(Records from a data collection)
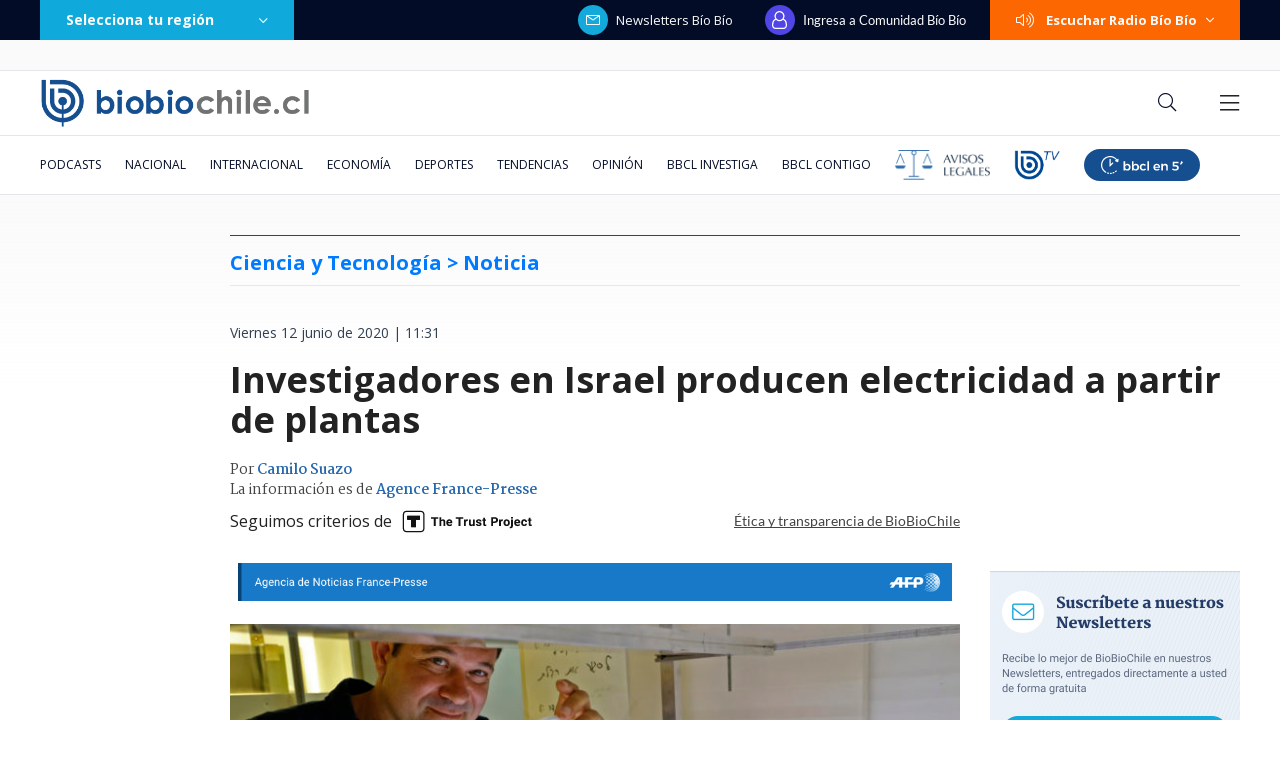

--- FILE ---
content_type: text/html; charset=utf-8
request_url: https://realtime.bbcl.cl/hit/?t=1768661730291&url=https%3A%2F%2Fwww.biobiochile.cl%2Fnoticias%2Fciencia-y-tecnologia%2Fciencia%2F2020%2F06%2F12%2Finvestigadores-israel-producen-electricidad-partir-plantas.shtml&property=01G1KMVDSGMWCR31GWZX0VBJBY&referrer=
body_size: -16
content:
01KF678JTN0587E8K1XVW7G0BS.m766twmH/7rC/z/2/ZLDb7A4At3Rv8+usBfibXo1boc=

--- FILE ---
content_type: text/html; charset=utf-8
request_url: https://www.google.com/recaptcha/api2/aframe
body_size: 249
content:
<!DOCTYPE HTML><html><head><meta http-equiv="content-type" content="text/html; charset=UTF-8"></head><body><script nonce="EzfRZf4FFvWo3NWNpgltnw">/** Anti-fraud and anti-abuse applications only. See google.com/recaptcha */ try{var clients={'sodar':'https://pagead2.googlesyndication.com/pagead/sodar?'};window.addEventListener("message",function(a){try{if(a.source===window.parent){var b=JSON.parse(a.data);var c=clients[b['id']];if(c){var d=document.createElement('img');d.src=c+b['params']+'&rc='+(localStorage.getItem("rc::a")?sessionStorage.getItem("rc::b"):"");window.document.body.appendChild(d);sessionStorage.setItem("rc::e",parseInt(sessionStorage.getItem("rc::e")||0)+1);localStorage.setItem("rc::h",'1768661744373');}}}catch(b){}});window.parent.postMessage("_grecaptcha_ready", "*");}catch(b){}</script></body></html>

__TRY IT__:
The answer should consist of all lines from the records above that hold the word "recaptcha".

__SOLUTION FOR THIS PROBLEM__:
request_url: https://www.google.com/recaptcha/api2/aframe
<!DOCTYPE HTML><html><head><meta http-equiv="content-type" content="text/html; charset=UTF-8"></head><body><script nonce="EzfRZf4FFvWo3NWNpgltnw">/** Anti-fraud and anti-abuse applications only. See google.com/recaptcha */ try{var clients={'sodar':'https://pagead2.googlesyndication.com/pagead/sodar?'};window.addEventListener("message",function(a){try{if(a.source===window.parent){var b=JSON.parse(a.data);var c=clients[b['id']];if(c){var d=document.createElement('img');d.src=c+b['params']+'&rc='+(localStorage.getItem("rc::a")?sessionStorage.getItem("rc::b"):"");window.document.body.appendChild(d);sessionStorage.setItem("rc::e",parseInt(sessionStorage.getItem("rc::e")||0)+1);localStorage.setItem("rc::h",'1768661744373');}}}catch(b){}});window.parent.postMessage("_grecaptcha_ready", "*");}catch(b){}</script></body></html>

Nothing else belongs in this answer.